In the past year, we have worked hard on the underlying structure and functioning of Gaia, in particular to improve stability. The reason? Gaia manages millions of photos and needed a major upgrade to keep up. In this blog we explain everything about the problems we encountered, how we solved them and what we continue to do to keep your content safe.
First, a little bit of context about the processing of your media within the platform. When users upload media (images or video), they first go through our Media Processor. This process ensures that images are stored in various sizes (compressed). The same goes for videos. This is necessary to quickly display media in the overview and to enable quick navigation between photos. The Media Processor handles these files once and then forwards them to storage.
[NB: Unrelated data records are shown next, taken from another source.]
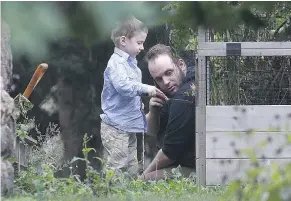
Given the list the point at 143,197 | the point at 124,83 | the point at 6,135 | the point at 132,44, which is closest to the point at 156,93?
the point at 124,83

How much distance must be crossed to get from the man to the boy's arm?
342mm

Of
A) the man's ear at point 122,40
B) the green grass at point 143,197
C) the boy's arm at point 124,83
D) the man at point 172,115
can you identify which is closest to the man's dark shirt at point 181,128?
the man at point 172,115

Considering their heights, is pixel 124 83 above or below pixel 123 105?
above

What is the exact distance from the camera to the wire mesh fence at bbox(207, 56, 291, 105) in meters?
6.38

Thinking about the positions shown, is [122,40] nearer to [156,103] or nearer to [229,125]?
[156,103]

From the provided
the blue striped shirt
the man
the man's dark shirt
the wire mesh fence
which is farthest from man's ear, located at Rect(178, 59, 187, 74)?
the wire mesh fence

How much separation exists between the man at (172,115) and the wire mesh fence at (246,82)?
0.46 meters

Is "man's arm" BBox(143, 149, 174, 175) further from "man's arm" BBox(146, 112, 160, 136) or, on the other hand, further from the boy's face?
the boy's face

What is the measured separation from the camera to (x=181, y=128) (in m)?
6.98

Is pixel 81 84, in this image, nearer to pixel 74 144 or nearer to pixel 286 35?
pixel 74 144

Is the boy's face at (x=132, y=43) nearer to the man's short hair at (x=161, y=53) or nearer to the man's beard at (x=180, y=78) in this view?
the man's short hair at (x=161, y=53)

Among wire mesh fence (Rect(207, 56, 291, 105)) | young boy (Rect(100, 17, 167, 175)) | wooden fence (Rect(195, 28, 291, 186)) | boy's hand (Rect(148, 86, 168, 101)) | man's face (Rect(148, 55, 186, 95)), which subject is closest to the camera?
wooden fence (Rect(195, 28, 291, 186))

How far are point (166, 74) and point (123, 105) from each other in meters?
0.55

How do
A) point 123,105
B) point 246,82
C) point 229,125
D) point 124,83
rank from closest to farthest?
1. point 229,125
2. point 246,82
3. point 124,83
4. point 123,105
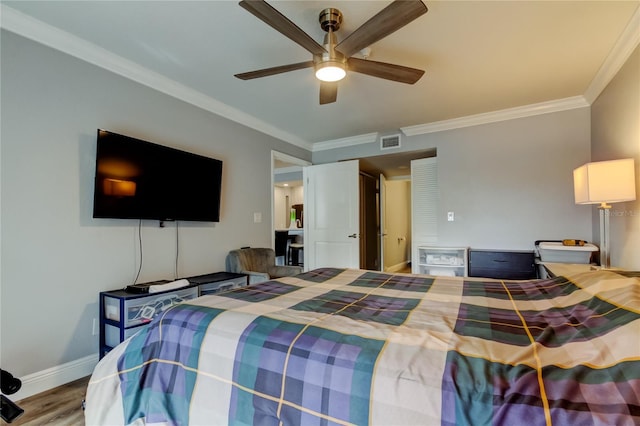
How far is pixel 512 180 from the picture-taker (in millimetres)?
3592

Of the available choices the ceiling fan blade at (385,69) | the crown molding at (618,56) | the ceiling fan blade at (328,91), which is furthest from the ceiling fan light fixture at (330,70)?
the crown molding at (618,56)

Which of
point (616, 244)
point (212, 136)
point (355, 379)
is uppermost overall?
point (212, 136)

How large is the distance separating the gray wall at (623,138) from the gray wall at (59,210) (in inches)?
146

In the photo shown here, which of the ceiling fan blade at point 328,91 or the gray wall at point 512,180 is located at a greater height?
the ceiling fan blade at point 328,91

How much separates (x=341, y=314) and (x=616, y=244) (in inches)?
107

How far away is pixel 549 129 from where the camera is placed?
11.3 ft

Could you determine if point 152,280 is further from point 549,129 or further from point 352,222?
point 549,129

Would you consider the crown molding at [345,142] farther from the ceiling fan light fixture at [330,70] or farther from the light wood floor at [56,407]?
the light wood floor at [56,407]

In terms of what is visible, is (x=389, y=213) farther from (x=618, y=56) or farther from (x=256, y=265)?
(x=618, y=56)

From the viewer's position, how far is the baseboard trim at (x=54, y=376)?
1924 mm

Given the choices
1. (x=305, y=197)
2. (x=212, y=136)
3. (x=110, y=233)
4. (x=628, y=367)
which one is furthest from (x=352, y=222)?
(x=628, y=367)

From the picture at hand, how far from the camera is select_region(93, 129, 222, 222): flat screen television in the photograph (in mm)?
2275

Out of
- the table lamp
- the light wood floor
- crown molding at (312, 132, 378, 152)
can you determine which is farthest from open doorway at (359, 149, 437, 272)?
the light wood floor

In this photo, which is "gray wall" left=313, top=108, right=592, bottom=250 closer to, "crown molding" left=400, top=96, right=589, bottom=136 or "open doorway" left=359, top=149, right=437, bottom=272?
"crown molding" left=400, top=96, right=589, bottom=136
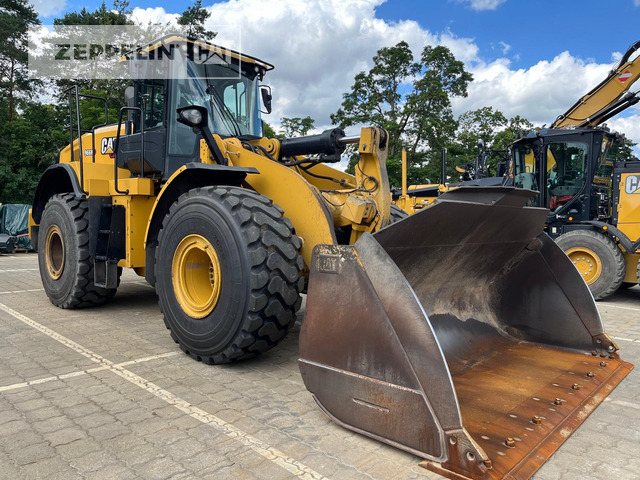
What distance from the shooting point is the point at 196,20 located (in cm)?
3231

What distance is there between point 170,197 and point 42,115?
27159mm

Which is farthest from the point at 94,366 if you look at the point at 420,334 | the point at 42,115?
the point at 42,115

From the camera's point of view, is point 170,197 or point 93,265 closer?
point 170,197

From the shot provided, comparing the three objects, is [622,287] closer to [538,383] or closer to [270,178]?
[538,383]

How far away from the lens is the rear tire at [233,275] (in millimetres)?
3430

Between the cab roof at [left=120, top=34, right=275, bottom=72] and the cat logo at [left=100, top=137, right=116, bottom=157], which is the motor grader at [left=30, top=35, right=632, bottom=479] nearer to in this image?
the cab roof at [left=120, top=34, right=275, bottom=72]

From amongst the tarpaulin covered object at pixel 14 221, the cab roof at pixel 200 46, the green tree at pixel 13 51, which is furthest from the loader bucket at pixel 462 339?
the green tree at pixel 13 51

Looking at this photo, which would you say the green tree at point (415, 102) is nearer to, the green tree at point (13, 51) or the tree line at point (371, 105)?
the tree line at point (371, 105)

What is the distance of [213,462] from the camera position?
242cm

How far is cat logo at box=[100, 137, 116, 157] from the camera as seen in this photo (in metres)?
6.13

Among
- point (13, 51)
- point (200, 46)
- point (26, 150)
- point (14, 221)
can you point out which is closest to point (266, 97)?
point (200, 46)

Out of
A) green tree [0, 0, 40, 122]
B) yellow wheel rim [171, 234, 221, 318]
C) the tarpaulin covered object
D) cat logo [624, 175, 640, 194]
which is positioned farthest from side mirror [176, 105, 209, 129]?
green tree [0, 0, 40, 122]

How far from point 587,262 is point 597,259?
0.17 meters

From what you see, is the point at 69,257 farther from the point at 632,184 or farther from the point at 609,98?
the point at 609,98
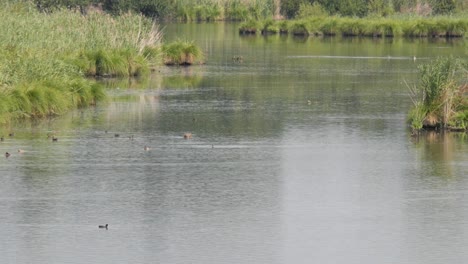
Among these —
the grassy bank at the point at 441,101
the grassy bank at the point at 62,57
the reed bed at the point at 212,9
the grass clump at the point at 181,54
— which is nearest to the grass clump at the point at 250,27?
the reed bed at the point at 212,9

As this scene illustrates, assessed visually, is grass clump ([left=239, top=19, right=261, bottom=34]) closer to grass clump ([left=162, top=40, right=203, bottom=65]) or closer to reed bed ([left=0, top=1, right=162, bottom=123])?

Storage at a data center located in the Netherlands was a must during the development of the platform. In addition, we wanted to keep everything in-house so that we can gradually adjust the storage to our wishes and switch quickly in case of any problems. We have opted for our own solution in which we have set up storage servers with Linux and a self-developed storage driver. This driver ensures that incoming files are stored securely and are only accessible by requests from Gaia itself.
The storage servers had two major flaws: First, the bandwidth was not only limited, but also shared. This meant that we could not always use the full gigabit connection and with the growing use, this became an increasingly important bottleneck. Second, we had improved Gaia’s infrastructure that allowed us to process more images at once. However, this led to the situation where all this media arrived at the storage servers at almost the same time, which caused additional stress on the network. When we then also started offering video via Gaia, this problem was greatly amplified and the first problems started to occur.
Since the Media Processor also immediately processes the files during an upload, this meant that uploads were sometimes not or not fully completed due to the limited bandwidth (or other matters). Downloading media also relies on the same systems and because of this we continued to experience glitches which as Gaia grew in size also became more difficult to resolve.
At the beginning of this year, we addressed the entire infrastructure to make Gaia future-proof and provide users with a more stable and faster environment. The platform itself has now become scalable, making it easier for us to scale up during busy periods. Using connections of up to 20 Gigabit, users can now upload and download media at 2 to 4 Gigabytes per second.
We have exchanged the storage servers for Azure block storage in the Netherlands. In addition to good service agreements, media is now also safely backed up in three different places (also outside Azure to prevent dependency). In addition, Gaia can now display media even faster. The Media Processor has also been updated and now permanently saves the original file and uses that file to compress images or transcode videos. This ensures that we can always accept the uploads and (in the event of issues) can also deal with them later.
Finally, the platform has been extensively tested and we continue to monitor its performance closely. As a result, it is time for some new functionalities within the platform itself, for which we now fortunately have plenty of room to build further.